• **YOUR TASK**
The entries below should be transcribed in their entirety, exactly as written.

• **INPUT ROWS**
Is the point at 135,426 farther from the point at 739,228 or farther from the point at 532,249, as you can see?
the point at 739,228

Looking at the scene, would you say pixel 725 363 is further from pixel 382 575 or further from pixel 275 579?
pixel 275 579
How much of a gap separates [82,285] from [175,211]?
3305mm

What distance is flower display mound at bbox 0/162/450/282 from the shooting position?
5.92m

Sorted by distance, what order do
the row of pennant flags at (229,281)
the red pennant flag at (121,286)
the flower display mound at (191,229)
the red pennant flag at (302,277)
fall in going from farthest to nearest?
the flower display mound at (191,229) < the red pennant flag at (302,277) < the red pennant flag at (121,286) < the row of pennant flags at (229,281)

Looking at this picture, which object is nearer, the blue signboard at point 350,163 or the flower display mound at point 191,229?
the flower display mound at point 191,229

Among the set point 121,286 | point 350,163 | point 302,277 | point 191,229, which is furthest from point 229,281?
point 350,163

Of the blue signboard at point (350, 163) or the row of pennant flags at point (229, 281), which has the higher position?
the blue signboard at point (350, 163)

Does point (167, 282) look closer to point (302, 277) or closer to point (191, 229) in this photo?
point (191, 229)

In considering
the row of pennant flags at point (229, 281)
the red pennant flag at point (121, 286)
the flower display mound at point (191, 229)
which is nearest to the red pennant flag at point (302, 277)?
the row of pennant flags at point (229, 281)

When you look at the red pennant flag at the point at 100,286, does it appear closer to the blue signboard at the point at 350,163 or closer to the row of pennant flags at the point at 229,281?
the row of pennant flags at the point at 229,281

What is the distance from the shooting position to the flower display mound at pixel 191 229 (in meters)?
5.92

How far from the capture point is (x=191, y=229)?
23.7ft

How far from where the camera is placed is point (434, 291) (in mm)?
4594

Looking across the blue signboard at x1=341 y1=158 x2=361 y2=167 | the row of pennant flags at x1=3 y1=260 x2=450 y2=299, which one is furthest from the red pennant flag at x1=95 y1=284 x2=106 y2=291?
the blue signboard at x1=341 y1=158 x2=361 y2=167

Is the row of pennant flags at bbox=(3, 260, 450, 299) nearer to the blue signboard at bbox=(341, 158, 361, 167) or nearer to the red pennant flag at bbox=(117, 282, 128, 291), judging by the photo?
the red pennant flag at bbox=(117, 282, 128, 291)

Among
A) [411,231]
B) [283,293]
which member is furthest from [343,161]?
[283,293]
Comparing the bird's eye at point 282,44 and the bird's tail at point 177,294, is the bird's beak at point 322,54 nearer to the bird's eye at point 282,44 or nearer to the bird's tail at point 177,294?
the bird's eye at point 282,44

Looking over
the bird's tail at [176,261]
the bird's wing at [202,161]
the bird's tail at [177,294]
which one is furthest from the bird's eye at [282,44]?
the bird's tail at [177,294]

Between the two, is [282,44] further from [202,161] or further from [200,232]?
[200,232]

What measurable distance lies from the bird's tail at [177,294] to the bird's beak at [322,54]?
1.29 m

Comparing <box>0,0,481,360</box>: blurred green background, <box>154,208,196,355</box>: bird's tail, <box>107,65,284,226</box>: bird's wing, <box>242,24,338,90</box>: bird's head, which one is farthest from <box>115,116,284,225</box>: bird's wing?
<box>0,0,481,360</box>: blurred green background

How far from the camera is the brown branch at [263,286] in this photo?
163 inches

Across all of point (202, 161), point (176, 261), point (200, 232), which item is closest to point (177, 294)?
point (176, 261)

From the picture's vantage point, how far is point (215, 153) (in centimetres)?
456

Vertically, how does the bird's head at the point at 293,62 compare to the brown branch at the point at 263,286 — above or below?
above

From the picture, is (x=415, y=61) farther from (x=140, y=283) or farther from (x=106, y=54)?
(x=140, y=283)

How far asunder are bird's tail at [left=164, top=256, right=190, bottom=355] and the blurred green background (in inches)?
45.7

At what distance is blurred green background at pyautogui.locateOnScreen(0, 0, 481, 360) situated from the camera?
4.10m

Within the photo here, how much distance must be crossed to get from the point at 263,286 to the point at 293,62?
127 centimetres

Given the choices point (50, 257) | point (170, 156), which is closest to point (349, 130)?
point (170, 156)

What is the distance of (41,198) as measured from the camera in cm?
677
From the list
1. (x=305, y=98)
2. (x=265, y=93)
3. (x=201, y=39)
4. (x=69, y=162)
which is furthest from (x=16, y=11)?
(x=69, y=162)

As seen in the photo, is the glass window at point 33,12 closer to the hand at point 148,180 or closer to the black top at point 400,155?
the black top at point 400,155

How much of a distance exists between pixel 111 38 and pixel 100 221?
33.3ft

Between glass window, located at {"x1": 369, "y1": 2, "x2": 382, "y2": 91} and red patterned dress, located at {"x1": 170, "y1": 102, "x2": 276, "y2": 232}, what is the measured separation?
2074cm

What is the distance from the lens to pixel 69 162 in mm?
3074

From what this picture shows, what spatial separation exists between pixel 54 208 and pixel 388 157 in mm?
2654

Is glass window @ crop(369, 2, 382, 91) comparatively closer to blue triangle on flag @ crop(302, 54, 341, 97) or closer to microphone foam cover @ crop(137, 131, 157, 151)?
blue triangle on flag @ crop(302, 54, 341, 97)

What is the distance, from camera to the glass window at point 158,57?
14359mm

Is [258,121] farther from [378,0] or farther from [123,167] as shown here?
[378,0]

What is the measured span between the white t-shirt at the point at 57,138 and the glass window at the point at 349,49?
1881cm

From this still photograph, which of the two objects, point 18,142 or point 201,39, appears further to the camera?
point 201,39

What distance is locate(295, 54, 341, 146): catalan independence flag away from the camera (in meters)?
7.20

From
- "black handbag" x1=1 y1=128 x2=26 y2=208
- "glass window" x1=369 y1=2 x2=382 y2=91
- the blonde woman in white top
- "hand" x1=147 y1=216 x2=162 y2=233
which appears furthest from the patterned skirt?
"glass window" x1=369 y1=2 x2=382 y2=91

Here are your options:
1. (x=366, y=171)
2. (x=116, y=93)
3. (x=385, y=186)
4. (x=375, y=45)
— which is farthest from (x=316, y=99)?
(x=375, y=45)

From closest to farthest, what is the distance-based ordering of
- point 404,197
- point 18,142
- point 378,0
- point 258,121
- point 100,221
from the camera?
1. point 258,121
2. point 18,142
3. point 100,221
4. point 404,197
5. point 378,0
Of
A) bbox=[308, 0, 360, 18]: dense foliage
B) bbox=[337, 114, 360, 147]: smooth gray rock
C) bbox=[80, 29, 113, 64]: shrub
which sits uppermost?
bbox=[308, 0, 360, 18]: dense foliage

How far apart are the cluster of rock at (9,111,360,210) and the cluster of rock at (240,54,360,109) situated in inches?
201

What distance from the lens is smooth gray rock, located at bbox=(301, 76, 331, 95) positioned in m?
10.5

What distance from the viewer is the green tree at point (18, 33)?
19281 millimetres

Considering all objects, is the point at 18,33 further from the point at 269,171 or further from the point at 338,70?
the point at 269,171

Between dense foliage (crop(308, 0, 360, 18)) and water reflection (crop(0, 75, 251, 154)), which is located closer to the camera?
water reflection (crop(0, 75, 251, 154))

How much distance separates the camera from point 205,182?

• **SOLUTION FOR THIS PROBLEM**
Is the point at 135,426 farther from the point at 739,228 or farther from the point at 532,249, as you can see?
the point at 739,228

Looking at the scene, would you say pixel 725 363 is further from pixel 382 575 or further from pixel 275 579?
pixel 275 579
How much of a gap separates [82,285] from [175,211]?
3305mm

What distance is flower display mound at bbox 0/162/450/282 from the shooting position?
5.92m

Sorted by distance, what order do
the row of pennant flags at (229,281)
the red pennant flag at (121,286)
the flower display mound at (191,229)
the red pennant flag at (302,277)
fall in going from farthest to nearest?
the flower display mound at (191,229) < the red pennant flag at (302,277) < the red pennant flag at (121,286) < the row of pennant flags at (229,281)

Looking at this picture, which object is nearer, the blue signboard at point 350,163 or the flower display mound at point 191,229?
the flower display mound at point 191,229

Among the set point 121,286 | point 350,163 | point 302,277 | point 191,229, which is furthest from point 229,281?
point 350,163

Of the blue signboard at point (350, 163) or the row of pennant flags at point (229, 281), which has the higher position?
the blue signboard at point (350, 163)

Does point (167, 282) look closer to point (302, 277) or closer to point (191, 229) in this photo?
point (191, 229)

In considering
the row of pennant flags at point (229, 281)
the red pennant flag at point (121, 286)
the flower display mound at point (191, 229)
which is nearest to the red pennant flag at point (302, 277)?
the row of pennant flags at point (229, 281)

When you look at the red pennant flag at the point at 100,286, does it appear closer to the blue signboard at the point at 350,163 or closer to the row of pennant flags at the point at 229,281?
the row of pennant flags at the point at 229,281

What is the distance from the shooting position to the flower display mound at pixel 191 229 (in meters)?
5.92

How far from the capture point is (x=191, y=229)?
23.7ft

How far from where the camera is placed is point (434, 291) (in mm)?
4594

Looking across the blue signboard at x1=341 y1=158 x2=361 y2=167 | the row of pennant flags at x1=3 y1=260 x2=450 y2=299, which one is furthest from the red pennant flag at x1=95 y1=284 x2=106 y2=291?
the blue signboard at x1=341 y1=158 x2=361 y2=167

Is the row of pennant flags at bbox=(3, 260, 450, 299) nearer to the blue signboard at bbox=(341, 158, 361, 167) or nearer to the red pennant flag at bbox=(117, 282, 128, 291), judging by the photo?
the red pennant flag at bbox=(117, 282, 128, 291)

Among
A) [411,231]
B) [283,293]
which member is furthest from [343,161]?
[283,293]
Comparing the bird's eye at point 282,44 and the bird's tail at point 177,294, is the bird's beak at point 322,54 nearer to the bird's eye at point 282,44 or nearer to the bird's tail at point 177,294?
the bird's eye at point 282,44

Looking over
the bird's tail at [176,261]
the bird's wing at [202,161]
the bird's tail at [177,294]
which one is furthest from the bird's eye at [282,44]?
the bird's tail at [177,294]

Between the two, is [282,44] further from [202,161] or further from [200,232]?
[200,232]

What measurable distance lies from the bird's tail at [177,294] to the bird's beak at [322,54]?
1.29 m

Comparing <box>0,0,481,360</box>: blurred green background, <box>154,208,196,355</box>: bird's tail, <box>107,65,284,226</box>: bird's wing, <box>242,24,338,90</box>: bird's head, which one is farthest from <box>115,116,284,225</box>: bird's wing?
<box>0,0,481,360</box>: blurred green background

How far from the camera is the brown branch at [263,286] in this photo?
163 inches

Across all of point (202, 161), point (176, 261), point (200, 232), which item is closest to point (177, 294)?
point (176, 261)

From the picture's vantage point, how far is point (215, 153) (in centimetres)?
456

Vertically, how does the bird's head at the point at 293,62 compare to the brown branch at the point at 263,286 — above or below?
above

From the picture, is (x=415, y=61) farther from (x=140, y=283) or farther from (x=106, y=54)?
(x=140, y=283)

How far asunder are bird's tail at [left=164, top=256, right=190, bottom=355] and the blurred green background (in inches)?
45.7

At what distance is blurred green background at pyautogui.locateOnScreen(0, 0, 481, 360) situated from the camera?
4.10m

Within the photo here, how much distance must be crossed to get from the point at 263,286 to the point at 293,62?
127 centimetres

Given the choices point (50, 257) | point (170, 156), which is closest to point (349, 130)?
point (170, 156)

What is the distance of (41,198) as measured from the camera in cm?
677
From the list
1. (x=305, y=98)
2. (x=265, y=93)
3. (x=201, y=39)
4. (x=69, y=162)
which is furthest from (x=16, y=11)?
(x=69, y=162)

As seen in the photo, is the glass window at point 33,12 closer to the hand at point 148,180 or closer to the black top at point 400,155?
the black top at point 400,155

How much of a distance exists between pixel 111 38 and pixel 100 221?
33.3ft

Between glass window, located at {"x1": 369, "y1": 2, "x2": 382, "y2": 91} and red patterned dress, located at {"x1": 170, "y1": 102, "x2": 276, "y2": 232}, what is the measured separation?
2074cm

What is the distance from the lens to pixel 69 162 in mm?
3074

From what this picture shows, what spatial separation exists between pixel 54 208 and pixel 388 157 in mm?
2654

Is glass window @ crop(369, 2, 382, 91) comparatively closer to blue triangle on flag @ crop(302, 54, 341, 97) or closer to microphone foam cover @ crop(137, 131, 157, 151)?
blue triangle on flag @ crop(302, 54, 341, 97)

What is the distance, from camera to the glass window at point 158,57?
14359mm

Is [258,121] farther from [378,0] or farther from [123,167] as shown here?
[378,0]

What is the measured span between the white t-shirt at the point at 57,138 and the glass window at the point at 349,49?
1881cm

From this still photograph, which of the two objects, point 18,142 or point 201,39, appears further to the camera?
point 201,39

What distance is locate(295, 54, 341, 146): catalan independence flag away from the camera (in meters)?
7.20

From
- "black handbag" x1=1 y1=128 x2=26 y2=208
- "glass window" x1=369 y1=2 x2=382 y2=91
- the blonde woman in white top
- "hand" x1=147 y1=216 x2=162 y2=233
which appears furthest from the patterned skirt?
"glass window" x1=369 y1=2 x2=382 y2=91

Here are your options:
1. (x=366, y=171)
2. (x=116, y=93)
3. (x=385, y=186)
4. (x=375, y=45)
— which is farthest from (x=316, y=99)?
(x=375, y=45)

From closest to farthest, what is the distance-based ordering of
- point 404,197
- point 18,142
- point 378,0
- point 258,121
- point 100,221
from the camera?
1. point 258,121
2. point 18,142
3. point 100,221
4. point 404,197
5. point 378,0
Of
A) bbox=[308, 0, 360, 18]: dense foliage
B) bbox=[337, 114, 360, 147]: smooth gray rock
C) bbox=[80, 29, 113, 64]: shrub
which sits uppermost?
bbox=[308, 0, 360, 18]: dense foliage

How far apart are the cluster of rock at (9,111,360,210) and the cluster of rock at (240,54,360,109) situated in inches?
201

What distance from the lens is smooth gray rock, located at bbox=(301, 76, 331, 95) positioned in m?
10.5

What distance from the viewer is the green tree at point (18, 33)?
19281 millimetres

Considering all objects, is the point at 18,33 further from the point at 269,171 or further from the point at 338,70?
the point at 269,171

Between dense foliage (crop(308, 0, 360, 18)) and water reflection (crop(0, 75, 251, 154)), which is located closer to the camera?
water reflection (crop(0, 75, 251, 154))

How much distance separates the camera from point 205,182?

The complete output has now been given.